● **INSTRUCTIONS TO FOLLOW**
Count the lines in the listing below that contain the string "further", matching case exactly, and reply with only that number.

● **LISTING**
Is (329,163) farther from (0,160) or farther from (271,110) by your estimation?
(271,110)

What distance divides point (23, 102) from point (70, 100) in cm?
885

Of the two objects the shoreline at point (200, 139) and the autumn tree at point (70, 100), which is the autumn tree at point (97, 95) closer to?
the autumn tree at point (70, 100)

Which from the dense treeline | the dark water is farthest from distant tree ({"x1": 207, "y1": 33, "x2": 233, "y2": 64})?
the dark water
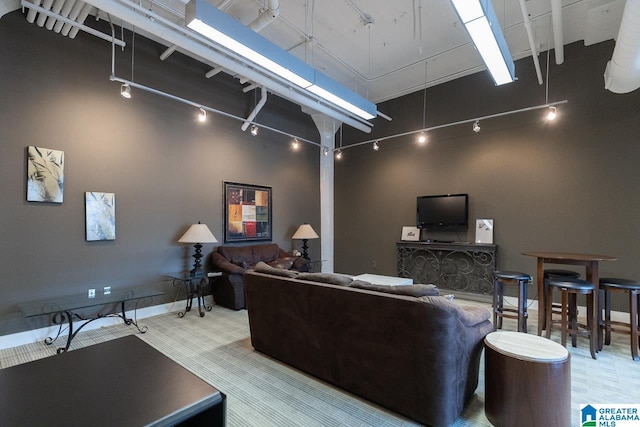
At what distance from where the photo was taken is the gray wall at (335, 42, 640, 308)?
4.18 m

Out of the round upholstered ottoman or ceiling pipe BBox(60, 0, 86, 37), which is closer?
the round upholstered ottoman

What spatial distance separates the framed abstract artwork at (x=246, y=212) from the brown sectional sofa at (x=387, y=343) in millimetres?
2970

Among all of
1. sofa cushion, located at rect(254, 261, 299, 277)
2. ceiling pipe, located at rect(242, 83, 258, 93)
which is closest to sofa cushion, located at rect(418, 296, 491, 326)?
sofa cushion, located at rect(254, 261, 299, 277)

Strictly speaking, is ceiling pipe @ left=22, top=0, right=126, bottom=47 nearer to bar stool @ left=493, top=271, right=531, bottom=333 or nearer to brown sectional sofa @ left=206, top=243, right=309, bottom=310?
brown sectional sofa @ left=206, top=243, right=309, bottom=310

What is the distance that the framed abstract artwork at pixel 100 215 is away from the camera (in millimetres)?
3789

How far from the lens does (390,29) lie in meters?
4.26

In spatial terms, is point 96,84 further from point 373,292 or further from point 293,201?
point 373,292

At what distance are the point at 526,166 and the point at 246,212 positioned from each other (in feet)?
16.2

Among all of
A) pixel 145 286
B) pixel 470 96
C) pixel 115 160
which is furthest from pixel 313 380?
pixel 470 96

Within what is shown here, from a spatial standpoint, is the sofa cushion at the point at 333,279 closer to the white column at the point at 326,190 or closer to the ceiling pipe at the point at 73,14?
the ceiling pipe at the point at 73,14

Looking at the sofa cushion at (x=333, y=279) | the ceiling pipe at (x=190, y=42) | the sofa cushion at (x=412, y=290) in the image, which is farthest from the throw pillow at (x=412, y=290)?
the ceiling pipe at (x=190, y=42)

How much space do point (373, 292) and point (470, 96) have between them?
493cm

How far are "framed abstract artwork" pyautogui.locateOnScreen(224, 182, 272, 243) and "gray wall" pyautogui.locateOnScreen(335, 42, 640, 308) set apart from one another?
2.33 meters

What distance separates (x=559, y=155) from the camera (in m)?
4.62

---

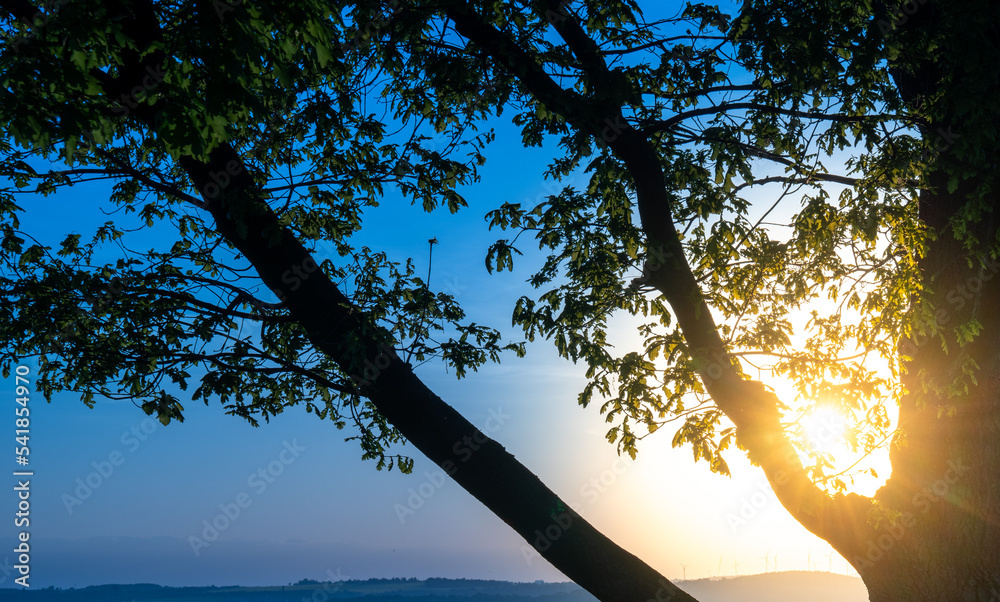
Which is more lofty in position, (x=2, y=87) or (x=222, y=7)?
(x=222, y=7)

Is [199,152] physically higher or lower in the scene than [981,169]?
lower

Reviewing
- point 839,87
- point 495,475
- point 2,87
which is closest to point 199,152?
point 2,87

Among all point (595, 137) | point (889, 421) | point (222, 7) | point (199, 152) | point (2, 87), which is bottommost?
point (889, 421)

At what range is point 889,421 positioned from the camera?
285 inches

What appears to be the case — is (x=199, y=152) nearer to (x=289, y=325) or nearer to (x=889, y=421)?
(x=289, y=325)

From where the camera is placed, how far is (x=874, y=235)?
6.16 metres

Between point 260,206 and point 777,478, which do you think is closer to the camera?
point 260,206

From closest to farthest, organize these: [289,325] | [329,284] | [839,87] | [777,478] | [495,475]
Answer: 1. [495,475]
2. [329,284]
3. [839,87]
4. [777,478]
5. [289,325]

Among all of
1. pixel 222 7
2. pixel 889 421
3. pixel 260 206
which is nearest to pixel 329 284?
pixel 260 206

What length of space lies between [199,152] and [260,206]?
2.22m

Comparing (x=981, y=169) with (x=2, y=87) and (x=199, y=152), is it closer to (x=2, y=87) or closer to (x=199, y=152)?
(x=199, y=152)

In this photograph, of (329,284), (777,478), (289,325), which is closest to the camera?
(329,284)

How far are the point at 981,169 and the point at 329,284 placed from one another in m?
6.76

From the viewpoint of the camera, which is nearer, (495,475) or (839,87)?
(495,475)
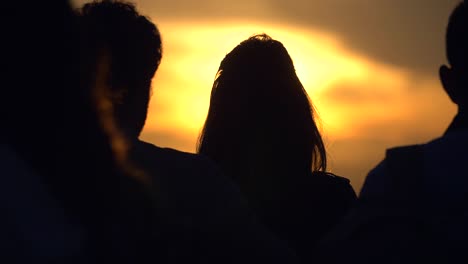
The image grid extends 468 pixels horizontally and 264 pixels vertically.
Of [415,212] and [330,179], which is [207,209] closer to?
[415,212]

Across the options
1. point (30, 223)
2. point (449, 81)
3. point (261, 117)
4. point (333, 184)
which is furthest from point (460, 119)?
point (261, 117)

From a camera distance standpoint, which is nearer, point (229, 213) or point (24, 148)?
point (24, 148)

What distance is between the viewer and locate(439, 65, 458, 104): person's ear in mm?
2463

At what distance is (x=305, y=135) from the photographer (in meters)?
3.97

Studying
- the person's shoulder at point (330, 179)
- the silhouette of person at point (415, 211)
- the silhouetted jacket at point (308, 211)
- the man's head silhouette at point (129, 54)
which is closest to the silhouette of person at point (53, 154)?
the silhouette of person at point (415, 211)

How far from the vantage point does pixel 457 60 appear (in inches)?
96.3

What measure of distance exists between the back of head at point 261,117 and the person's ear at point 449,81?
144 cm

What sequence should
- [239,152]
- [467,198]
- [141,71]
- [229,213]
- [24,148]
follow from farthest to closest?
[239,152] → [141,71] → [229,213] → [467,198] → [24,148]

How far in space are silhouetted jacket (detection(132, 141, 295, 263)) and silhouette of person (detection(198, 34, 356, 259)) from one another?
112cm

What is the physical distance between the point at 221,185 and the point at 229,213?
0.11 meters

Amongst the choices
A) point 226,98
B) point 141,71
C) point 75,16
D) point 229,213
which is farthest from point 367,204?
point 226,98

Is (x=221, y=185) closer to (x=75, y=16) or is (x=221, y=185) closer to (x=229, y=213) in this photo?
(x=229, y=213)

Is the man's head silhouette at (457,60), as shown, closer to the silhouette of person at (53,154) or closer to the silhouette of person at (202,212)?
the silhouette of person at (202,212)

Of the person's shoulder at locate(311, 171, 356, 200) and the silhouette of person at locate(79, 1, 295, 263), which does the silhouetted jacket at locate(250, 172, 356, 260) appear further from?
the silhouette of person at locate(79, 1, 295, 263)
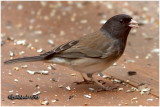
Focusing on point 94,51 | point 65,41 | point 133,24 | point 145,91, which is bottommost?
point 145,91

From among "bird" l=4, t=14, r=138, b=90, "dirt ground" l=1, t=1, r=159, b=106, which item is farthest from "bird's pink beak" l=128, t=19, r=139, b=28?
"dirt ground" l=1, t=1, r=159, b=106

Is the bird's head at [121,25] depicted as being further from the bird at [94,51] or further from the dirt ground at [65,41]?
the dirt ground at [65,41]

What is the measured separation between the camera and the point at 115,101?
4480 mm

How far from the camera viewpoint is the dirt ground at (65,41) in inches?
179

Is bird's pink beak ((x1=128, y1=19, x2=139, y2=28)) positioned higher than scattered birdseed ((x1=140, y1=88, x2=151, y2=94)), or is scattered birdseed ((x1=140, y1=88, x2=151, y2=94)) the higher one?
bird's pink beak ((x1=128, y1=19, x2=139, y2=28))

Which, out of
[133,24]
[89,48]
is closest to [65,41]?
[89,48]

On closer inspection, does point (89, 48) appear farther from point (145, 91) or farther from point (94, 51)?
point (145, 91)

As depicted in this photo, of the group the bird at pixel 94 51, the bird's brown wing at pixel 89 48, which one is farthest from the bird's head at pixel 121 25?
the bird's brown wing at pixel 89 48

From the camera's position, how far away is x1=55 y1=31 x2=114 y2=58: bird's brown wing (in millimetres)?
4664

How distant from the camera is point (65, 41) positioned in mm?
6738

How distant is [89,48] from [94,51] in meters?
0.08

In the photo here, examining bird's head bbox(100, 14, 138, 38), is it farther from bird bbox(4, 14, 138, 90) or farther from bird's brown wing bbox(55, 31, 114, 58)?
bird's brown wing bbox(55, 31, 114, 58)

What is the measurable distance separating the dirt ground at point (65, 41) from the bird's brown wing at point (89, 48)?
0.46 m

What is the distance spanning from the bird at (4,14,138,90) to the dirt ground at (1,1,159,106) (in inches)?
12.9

● **RESULT OF THE TASK**
3